> _Brief_:
The task calls for the lines below from the line with "Print, Bear Standing on Hind Legs" to the line with "Woodland walks on", both ends included, copied exactly, without any pictures.

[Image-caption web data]
══════

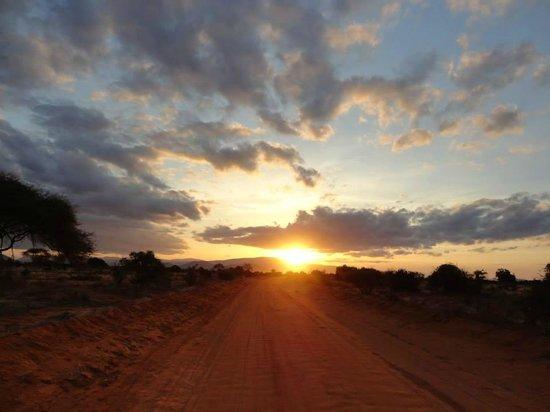 Tsavo East: Tramonto in savana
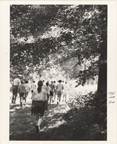 Image of General field trip off to North American Tract.  MBG Bull. 49(6):[100] (June 1961).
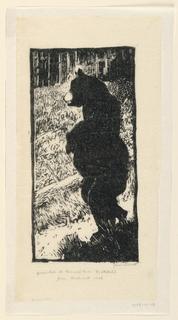 Print, Bear Standing on Hind Legs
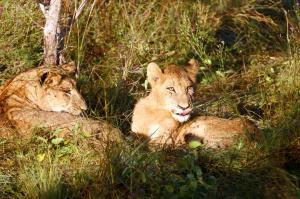Südafrika  -  Vom Krügerpark bis zur Gartenroute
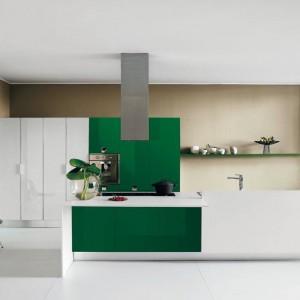 Meble do kuchni z kolekcji Cruz firmy Harte. Fronty w zielonym kolorze w połączeniu z bielą tworzą eleganckie, nowoczesne połączenie.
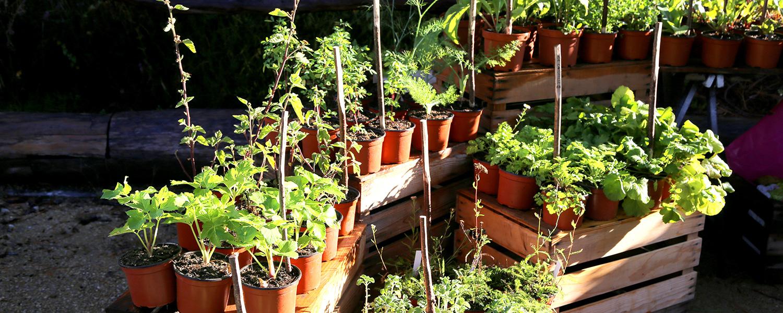 Plante A Planter En Septembre marché aux plantes - l'arboretum du vallon de l'aubonne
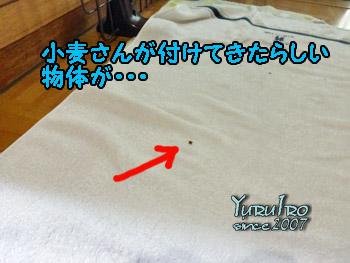 yuruiro20150821_k001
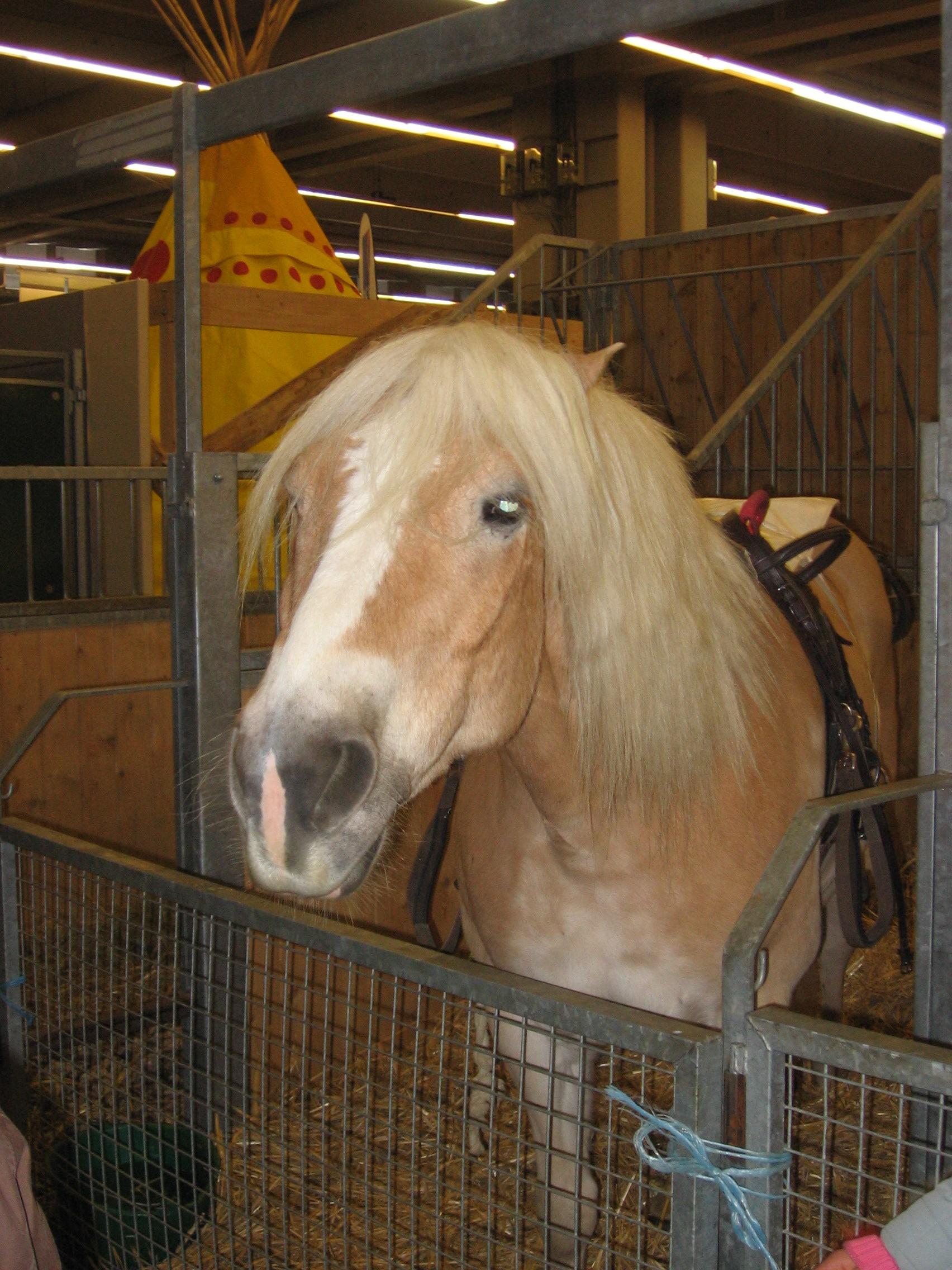 est un Haflinger qui était au salon du cheval en 2006 à Paris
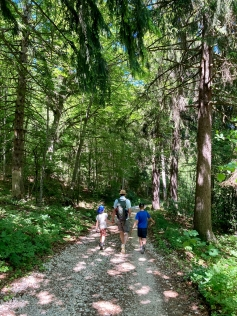 Woodland walks on the Salève © montblancfamilyfun.com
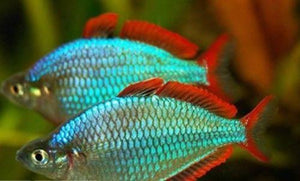Rainbow Fish | Praecox Rainbow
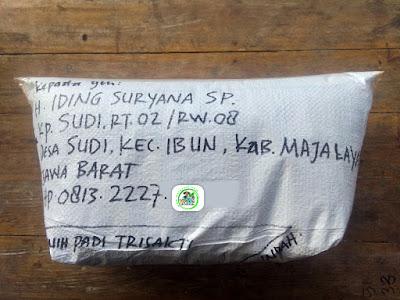 Benih padi yang dibeli   H. IDING SURYANA Majalaya, Jabar..  (Setelah packing karung).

══════

> _Problem solution_:
 Print, Bear Standing on Hind Legs
Südafrika  -  Vom Krügerpark bis zur Gartenroute
 Meble do kuchni z kolekcji Cruz firmy Harte. Fronty w zielonym kolorze w połączeniu z bielą tworzą eleganckie, nowoczesne połączenie.
 Plante A Planter En Septembre marché aux plantes - l'arboretum du vallon de l'aubonne
 yuruiro20150821_k001
 est un Haflinger qui était au salon du cheval en 2006 à Paris
 Woodland walks on the Salève © montblancfamilyfun.com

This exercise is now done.